• _DOCUMENT TEXT_
★ ★ ★ ★ ★ ★ ★

Pine-Sol
- Product type: Cleanser
- Owner: The Clorox Company
- Country: United States
- Introduced: 1929
- Markets: Worldwide
- Previous owners: Harry A. Cole Shulton
- Ambassadors: Katie the Cleaning Lady, Diane Amos, Yvette Nicole Brown
- Website: pinesol.com

= Pine-Sol =

Household cleaning product

Pine-Sol is a registered trade name of the Clorox Company for a line of household cleaning products, used to clean grease and heavy soil stains. Pine-Sol was based on pine oil when it was created in 1929 and during its rise to national popularity in the 1950s. By 2016, Pine-Sol products sold in stores no longer contained pine oil, which was done to reduce costs.

== History ==
Pine-Sol detergent was invented by Harry A. Cole of Jackson, Mississippi, in 1929.

In 1948, entrepreneur Robert Earnest "Dumas" Milner acquired Magnolia Chemical, the Jackson, Mississippi supplier of Pine-Sol. Milner put Howard S. Cohoon in charge of the firm which had six employees: three salesmen and three who produced the product. In the following five years Cohoon turned the company into a multi-million dollar operation selling 20 million bottles throughout the United States and 11 other nations. Cohoon modernized the operation from manual bottling and labeling to full automation.

According to Cohoon, at that time pine oil was produced from old yellow pine tree stumps which were previously regarded as worthless. After Pine-Sol went national, Milner Company began a national radio advertising campaign starting with the Robert Q. Lewis show in 1952. By 1955 the Milner company had purchased Perma-Starch, of Illiopolis, Illinois, and by 1959 Milner had grown to a $1.5 million daytime TV advertising package and a $100,000 radio buy shared between Pine-Sol and Perma-Starch.

★ ★ ★ ★ ★ ★ ★

• _DATASET CONTENT_
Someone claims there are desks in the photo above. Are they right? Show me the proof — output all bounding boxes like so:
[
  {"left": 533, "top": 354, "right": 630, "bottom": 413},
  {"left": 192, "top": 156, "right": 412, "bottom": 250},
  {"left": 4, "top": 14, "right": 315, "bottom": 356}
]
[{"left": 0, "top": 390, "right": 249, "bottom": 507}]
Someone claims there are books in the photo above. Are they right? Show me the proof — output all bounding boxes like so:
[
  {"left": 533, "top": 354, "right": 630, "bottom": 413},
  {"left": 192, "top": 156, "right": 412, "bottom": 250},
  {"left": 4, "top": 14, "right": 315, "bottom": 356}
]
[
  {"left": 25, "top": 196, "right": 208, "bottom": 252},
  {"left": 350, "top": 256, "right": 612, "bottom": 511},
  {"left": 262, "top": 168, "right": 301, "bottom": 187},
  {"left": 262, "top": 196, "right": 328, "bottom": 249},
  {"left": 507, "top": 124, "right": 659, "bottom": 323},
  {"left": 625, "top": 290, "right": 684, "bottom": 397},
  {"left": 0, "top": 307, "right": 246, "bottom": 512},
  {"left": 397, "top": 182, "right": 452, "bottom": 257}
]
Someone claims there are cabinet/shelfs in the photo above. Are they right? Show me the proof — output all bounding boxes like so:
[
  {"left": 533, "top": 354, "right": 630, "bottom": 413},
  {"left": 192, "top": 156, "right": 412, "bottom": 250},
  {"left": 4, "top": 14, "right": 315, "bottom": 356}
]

★ ★ ★ ★ ★ ★ ★

Output the full Pine-Sol text again, exactly as it appears above.

• _RESULT FOR THIS EXERCISE_
Pine-Sol
- Product type: Cleanser
- Owner: The Clorox Company
- Country: United States
- Introduced: 1929
- Markets: Worldwide
- Previous owners: Harry A. Cole Shulton
- Ambassadors: Katie the Cleaning Lady, Diane Amos, Yvette Nicole Brown
- Website: pinesol.com

= Pine-Sol =

Household cleaning product

Pine-Sol is a registered trade name of the Clorox Company for a line of household cleaning products, used to clean grease and heavy soil stains. Pine-Sol was based on pine oil when it was created in 1929 and during its rise to national popularity in the 1950s. By 2016, Pine-Sol products sold in stores no longer contained pine oil, which was done to reduce costs.

== History ==
Pine-Sol detergent was invented by Harry A. Cole of Jackson, Mississippi, in 1929.

In 1948, entrepreneur Robert Earnest "Dumas" Milner acquired Magnolia Chemical, the Jackson, Mississippi supplier of Pine-Sol. Milner put Howard S. Cohoon in charge of the firm which had six employees: three salesmen and three who produced the product. In the following five years Cohoon turned the company into a multi-million dollar operation selling 20 million bottles throughout the United States and 11 other nations. Cohoon modernized the operation from manual bottling and labeling to full automation.

According to Cohoon, at that time pine oil was produced from old yellow pine tree stumps which were previously regarded as worthless. After Pine-Sol went national, Milner Company began a national radio advertising campaign starting with the Robert Q. Lewis show in 1952. By 1955 the Milner company had purchased Perma-Starch, of Illiopolis, Illinois, and by 1959 Milner had grown to a $1.5 million daytime TV advertising package and a $100,000 radio buy shared between Pine-Sol and Perma-Starch.